Lin has been fine-tuning her platform called Continuous Objective Multimodal Pain Assessment Sensing System (COMPASS) using data from people with chronic low back pain to validate her group’s machine-learning algorithms. The artificial-intelligence tools were able to pull insights from diverse data sets that align closely with peoples own pain assessments.

AlgometRx’s technology provides a snapshot of a person’s pain at a point in time. That can be fine for some situations, such as an assessment of a physician, but it can not track fluctuations in pain levels over time.

But the cost and complexity of brain-recording technologies make these methods unsuitable for clinical use. “It has to be practical and portable,” Saab says — which is where simpler diagnostic tools and wearable devices come in.

The platform is only allowed in the United States for use with people under anaesthesia and unable to communicate their pain levels. By allowing clinicians to adjust painkiller dosages in line with an individual’s pain, it aims to optimize pain management and mitigate the risks associated with unnecessary opioid prescriptions.

Moreover, many individuals — including babies, people who are non-verbal, people who are critically injured and those under sedation — cannot communicate their symptoms effectively. It complicates the management of pain and the delivery of analgesia.

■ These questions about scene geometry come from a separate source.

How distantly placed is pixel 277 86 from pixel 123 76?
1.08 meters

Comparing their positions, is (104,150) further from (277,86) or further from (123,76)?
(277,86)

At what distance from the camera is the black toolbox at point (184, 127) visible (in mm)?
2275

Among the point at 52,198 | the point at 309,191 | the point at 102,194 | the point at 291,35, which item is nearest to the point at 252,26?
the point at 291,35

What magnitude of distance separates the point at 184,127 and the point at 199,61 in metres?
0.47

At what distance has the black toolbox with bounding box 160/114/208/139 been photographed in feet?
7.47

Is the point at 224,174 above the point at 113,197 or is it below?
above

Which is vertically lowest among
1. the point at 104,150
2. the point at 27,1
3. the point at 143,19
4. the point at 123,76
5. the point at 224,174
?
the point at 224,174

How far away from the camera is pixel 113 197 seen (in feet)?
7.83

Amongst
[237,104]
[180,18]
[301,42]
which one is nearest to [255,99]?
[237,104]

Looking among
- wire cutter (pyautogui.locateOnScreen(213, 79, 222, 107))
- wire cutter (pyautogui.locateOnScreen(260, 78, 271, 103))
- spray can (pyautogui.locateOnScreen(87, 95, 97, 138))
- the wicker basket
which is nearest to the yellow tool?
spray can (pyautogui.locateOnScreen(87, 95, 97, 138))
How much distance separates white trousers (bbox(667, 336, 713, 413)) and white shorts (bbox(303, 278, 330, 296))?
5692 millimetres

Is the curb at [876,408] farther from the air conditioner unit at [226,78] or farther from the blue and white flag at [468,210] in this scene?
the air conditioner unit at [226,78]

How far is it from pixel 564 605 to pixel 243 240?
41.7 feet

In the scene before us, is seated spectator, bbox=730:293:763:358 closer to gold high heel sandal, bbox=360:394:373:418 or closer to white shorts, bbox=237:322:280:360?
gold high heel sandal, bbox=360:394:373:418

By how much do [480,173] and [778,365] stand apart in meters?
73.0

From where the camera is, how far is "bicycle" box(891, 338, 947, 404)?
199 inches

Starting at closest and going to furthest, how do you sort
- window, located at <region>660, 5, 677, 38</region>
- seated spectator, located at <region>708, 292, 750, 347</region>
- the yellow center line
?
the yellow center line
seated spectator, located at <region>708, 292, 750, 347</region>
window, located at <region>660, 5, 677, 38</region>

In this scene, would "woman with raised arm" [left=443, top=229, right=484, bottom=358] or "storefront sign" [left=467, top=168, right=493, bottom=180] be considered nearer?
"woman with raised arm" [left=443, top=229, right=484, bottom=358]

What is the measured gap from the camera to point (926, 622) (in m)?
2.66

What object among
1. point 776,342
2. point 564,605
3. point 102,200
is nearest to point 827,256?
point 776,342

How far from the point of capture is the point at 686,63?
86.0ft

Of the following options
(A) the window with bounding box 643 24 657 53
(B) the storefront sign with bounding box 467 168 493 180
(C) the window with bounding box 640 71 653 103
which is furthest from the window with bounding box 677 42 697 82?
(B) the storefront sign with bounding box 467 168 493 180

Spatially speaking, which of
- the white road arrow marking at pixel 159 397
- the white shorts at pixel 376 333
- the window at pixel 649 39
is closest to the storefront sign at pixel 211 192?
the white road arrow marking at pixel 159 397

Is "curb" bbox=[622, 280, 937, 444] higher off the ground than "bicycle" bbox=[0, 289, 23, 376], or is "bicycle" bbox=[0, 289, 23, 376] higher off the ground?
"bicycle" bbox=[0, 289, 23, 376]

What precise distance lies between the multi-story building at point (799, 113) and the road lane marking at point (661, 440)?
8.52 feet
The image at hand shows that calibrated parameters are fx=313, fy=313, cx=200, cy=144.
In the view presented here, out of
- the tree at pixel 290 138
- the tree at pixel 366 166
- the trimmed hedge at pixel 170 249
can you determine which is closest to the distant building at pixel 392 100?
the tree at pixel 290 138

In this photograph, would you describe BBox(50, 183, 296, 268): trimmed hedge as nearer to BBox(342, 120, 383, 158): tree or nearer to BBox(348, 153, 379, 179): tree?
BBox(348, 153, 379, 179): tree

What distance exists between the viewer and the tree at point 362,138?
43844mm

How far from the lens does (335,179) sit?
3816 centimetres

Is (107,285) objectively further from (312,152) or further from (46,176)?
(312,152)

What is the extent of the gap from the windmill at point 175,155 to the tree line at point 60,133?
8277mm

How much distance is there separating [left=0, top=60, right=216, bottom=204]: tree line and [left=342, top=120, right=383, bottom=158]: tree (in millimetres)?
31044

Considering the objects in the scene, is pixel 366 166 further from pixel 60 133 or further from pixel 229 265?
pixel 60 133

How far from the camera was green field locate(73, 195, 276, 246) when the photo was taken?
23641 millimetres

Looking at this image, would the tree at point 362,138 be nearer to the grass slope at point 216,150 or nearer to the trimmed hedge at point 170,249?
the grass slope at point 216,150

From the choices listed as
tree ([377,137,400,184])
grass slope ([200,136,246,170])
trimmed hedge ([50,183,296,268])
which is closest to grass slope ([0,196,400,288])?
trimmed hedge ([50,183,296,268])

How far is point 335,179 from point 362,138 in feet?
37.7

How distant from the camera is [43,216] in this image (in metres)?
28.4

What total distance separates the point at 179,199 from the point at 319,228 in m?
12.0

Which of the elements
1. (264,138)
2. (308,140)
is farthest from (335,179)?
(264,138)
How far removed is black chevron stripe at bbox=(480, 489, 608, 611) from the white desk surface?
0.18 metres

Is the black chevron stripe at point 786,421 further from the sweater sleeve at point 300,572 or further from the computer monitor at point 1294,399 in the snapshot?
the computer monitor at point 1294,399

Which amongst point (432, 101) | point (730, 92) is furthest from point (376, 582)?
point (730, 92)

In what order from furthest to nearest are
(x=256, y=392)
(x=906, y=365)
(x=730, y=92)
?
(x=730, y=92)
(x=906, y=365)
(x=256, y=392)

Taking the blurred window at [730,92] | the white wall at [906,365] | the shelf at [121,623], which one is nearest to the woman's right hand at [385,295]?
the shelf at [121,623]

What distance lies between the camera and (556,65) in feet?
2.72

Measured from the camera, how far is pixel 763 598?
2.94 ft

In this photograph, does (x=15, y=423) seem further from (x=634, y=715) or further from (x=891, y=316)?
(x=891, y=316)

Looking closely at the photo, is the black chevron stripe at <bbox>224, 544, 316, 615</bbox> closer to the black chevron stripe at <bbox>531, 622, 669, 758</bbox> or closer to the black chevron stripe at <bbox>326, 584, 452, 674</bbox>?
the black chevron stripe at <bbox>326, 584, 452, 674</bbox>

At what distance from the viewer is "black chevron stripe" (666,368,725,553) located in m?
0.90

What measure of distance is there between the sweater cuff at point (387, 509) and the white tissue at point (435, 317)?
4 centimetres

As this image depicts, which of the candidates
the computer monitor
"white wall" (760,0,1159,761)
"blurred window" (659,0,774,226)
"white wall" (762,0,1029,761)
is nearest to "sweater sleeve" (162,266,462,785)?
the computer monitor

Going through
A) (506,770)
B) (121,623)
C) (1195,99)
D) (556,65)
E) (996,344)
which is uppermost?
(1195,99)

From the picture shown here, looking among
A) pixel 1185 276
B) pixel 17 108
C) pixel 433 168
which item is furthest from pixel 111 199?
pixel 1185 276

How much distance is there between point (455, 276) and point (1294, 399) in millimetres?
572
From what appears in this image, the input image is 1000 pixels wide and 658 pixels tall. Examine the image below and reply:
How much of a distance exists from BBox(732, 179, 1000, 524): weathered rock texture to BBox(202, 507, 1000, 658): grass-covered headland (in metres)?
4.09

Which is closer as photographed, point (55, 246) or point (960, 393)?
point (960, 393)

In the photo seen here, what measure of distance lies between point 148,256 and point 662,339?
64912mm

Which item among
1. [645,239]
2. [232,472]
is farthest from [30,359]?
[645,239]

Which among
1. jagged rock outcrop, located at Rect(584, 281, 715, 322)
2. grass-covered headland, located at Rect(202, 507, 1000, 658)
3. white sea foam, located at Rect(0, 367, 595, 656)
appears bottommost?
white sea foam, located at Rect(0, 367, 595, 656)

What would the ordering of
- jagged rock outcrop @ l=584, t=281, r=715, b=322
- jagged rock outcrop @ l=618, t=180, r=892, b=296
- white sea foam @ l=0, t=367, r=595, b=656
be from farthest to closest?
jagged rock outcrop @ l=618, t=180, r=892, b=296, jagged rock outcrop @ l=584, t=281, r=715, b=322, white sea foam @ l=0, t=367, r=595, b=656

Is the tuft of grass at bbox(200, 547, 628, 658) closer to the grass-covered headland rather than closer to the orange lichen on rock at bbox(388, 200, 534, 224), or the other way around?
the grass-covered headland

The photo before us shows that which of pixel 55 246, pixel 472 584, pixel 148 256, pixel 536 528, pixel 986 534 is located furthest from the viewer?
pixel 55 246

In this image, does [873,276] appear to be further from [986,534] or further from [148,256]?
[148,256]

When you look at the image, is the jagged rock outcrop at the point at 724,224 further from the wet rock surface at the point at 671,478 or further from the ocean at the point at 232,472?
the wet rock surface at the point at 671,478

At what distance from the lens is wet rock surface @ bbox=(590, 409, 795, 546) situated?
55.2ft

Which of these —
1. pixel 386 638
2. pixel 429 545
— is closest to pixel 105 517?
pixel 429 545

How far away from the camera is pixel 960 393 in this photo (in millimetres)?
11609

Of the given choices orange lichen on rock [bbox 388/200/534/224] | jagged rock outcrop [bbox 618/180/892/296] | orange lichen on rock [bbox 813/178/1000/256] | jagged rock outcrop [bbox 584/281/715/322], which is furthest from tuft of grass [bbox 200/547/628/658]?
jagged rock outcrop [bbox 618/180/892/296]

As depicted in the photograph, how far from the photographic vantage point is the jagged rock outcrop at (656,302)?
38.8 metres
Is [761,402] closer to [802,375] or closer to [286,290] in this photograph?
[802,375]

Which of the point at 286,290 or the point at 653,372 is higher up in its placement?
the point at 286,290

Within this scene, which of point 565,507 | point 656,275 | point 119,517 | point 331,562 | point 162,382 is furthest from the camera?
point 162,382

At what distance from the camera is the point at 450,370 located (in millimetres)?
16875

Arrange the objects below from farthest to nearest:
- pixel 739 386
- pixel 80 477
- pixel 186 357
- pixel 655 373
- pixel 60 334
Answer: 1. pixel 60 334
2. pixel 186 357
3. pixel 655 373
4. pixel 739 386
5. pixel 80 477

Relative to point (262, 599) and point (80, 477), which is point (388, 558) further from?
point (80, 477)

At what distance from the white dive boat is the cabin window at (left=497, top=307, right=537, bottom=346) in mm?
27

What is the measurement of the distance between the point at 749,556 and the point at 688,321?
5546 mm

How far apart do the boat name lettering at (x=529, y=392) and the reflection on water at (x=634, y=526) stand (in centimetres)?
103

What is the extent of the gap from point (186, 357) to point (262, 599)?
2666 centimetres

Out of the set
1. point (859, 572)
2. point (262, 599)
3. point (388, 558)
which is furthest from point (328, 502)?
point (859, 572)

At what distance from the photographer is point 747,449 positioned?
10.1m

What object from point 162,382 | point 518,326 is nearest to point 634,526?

As discomfort escalates to pain, a sensor strapped to my chest detects changes in my heart rate, breathing pattern, skin conductance and other bodily responses. There are signals from the body that are processed to create a pain score. Displayed on a smartphone app, my pain level is 4.

The graduate student bears down on my arm with a force akin to a firm handshake. The sensation of pressure on a patch of skin smaller than a small coin starts to hurt when it’s concentrated on.